Mit 50.500 Fans in der ausverkauften Düsseldorfer Arena übertraf die Werkself die alte Bestmarke vom 2. März 1988, als 41.000 Besucher das UEFA-Cup-Spiel von Bayer gegen den FC Barcelona (0:0) im Müngersdorfer Stadion in Köln verfolgten.

Für das Erreichen der Vorschlussrunde (21./22. April) fließen zudem rund 1,5 Millionen Euro an Prämien in die Bayer-Kassen.

Der SPOX-Spielfilm:

Vor dem Anpfiff: Bayern wie beim 0:0 in Bremen ohne die unpässlichen Lahm und Toni, dazu sitzt Schweinsteiger nur auf der Bank und Ottl spielt von Beginn an. Leverkusen muss ohne den verletzten Friedrich auskommen, für ihn verteidigt Sinkiewicz.

4.: Helmes schlenzt den Ball aus 18 Metern Richtung rechts oben. Rensing fliegt wunderbar und lenkt den Ball über die Latte.

17.: Vidal mit einem klasse Pass auf Helmes in den Strafraum. Der Bayer-Stürmer fackelt nicht lang und zieht aus der Drehung ab. Rensing mit dem Fuß noch dran.

22.: Barnetta läuft parallel zur Strafraumgrenze und zieht mit rechts ab - Zentimeter vorbei. Rensing fliegt, aber da wäre er nicht mehr rangekommen.

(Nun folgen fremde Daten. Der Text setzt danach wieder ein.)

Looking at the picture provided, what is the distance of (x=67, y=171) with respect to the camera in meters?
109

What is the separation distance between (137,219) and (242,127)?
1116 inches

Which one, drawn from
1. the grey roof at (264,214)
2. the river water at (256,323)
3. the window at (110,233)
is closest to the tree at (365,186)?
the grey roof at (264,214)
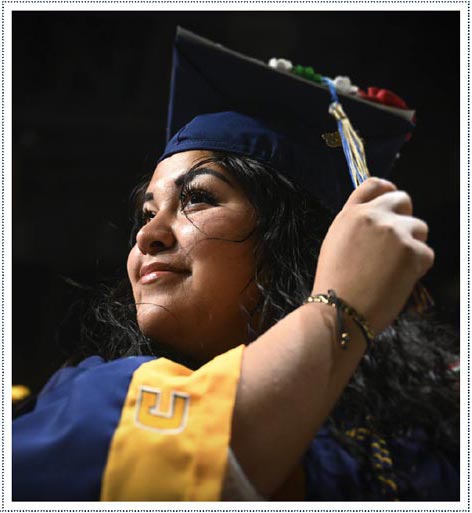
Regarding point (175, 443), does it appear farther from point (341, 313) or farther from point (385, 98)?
point (385, 98)

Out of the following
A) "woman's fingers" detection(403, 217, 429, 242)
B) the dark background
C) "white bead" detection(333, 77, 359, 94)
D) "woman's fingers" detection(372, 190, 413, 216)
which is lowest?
the dark background

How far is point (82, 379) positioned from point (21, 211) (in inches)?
79.6

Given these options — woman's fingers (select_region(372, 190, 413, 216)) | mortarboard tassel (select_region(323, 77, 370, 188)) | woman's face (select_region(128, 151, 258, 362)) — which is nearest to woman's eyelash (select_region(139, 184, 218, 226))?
woman's face (select_region(128, 151, 258, 362))

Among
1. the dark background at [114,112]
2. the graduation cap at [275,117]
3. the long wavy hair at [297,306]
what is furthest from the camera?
the dark background at [114,112]

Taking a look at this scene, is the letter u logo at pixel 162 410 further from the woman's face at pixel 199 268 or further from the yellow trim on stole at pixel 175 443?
the woman's face at pixel 199 268

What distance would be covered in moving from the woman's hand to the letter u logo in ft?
0.68

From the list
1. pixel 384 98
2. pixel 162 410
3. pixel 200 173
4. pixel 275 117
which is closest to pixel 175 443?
pixel 162 410

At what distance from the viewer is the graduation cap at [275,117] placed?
109cm

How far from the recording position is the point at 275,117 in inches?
44.4

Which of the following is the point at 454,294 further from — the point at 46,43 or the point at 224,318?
the point at 46,43

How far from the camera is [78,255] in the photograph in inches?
Result: 105

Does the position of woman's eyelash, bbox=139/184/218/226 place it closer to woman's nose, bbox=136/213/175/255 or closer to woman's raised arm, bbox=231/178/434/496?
woman's nose, bbox=136/213/175/255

42.: Erste Bayern-Chance: Oddo flankt vom rechten Flügel, Altintop nimmt den Ball mit einer Drehung mit und schließt mit links ab. Adler ist unten.

54., 1:0, Barnetta: Borowski verliert den Ball leichtfertig gegen Sinkiewicz, der durchs ganze Mittelfeld spaziert und dann auf Barnetta passt. Der Schweizer zieht den Ball auf den rechten Fuß und schlenzt die Kugel aus 20 Metern rechts unten ins Tor.

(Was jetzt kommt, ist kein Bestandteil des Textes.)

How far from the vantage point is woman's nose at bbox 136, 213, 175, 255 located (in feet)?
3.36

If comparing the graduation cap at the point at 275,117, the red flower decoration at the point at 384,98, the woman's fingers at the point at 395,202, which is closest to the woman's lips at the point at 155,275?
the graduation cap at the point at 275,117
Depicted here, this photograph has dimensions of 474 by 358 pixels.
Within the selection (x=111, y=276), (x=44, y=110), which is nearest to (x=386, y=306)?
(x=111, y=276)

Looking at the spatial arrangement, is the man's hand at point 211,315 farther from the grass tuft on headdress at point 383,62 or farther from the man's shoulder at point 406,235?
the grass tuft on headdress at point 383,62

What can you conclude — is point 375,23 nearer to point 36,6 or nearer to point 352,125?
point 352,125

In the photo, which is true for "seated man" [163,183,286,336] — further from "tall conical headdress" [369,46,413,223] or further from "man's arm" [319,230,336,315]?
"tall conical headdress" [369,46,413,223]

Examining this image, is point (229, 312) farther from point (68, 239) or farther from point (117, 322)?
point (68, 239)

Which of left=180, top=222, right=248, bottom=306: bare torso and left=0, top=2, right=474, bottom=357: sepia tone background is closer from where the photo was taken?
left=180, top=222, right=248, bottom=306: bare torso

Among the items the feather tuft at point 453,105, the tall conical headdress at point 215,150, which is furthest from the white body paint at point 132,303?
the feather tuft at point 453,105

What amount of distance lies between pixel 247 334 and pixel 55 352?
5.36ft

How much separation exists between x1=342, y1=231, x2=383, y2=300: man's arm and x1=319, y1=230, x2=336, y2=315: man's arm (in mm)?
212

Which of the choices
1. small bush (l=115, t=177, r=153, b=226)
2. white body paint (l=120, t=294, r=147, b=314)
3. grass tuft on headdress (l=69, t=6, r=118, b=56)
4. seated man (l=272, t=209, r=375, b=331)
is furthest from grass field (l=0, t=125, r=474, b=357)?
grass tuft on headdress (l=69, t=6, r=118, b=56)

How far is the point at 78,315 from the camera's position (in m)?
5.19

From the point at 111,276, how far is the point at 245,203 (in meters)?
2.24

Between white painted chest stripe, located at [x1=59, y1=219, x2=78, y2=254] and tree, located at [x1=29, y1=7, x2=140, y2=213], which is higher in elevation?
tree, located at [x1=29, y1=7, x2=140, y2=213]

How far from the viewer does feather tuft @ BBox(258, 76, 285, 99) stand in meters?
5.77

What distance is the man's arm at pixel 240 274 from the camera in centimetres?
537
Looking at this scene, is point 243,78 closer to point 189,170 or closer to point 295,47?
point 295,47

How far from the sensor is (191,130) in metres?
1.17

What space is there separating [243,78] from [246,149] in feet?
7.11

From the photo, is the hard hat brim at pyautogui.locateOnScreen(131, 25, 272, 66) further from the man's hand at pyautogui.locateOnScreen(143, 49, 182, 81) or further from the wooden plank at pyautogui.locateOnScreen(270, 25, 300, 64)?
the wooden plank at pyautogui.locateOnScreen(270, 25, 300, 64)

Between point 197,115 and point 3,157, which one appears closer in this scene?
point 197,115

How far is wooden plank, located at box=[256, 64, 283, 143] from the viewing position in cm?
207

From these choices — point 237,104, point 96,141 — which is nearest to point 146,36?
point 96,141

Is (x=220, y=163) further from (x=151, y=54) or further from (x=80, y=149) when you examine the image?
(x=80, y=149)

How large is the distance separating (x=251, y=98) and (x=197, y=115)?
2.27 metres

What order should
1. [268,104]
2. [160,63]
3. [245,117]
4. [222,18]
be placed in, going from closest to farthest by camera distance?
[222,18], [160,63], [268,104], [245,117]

61., 2:0, Vidal: Ecke von links. Augusto zieht die Kugel mit rechts an den Fünfer. Dort steht Vidal völlig unbedrängt und köpft aus fünf Metern ein, ohne dabei wirklich springen zu müssen.

66.: Ecke von Ribery. Klose kommt von hinten angerauscht und wuchtet den Ball mit Kopf aus fünf Metern Richtung Bayer-Tor. Adler reißt die Arme hoch und holt das Ding noch raus.

70., 3:0, Helmes: Katastrophaler Querpass von Schweinsteiger quer durch die eigene Hälfte. Oddo geht nicht entgegen, Kadlec dazwischen. Der Tscheche zieht den Ball halbhoch in den Fünfer, wo Helmes ihn über die Linie drückt.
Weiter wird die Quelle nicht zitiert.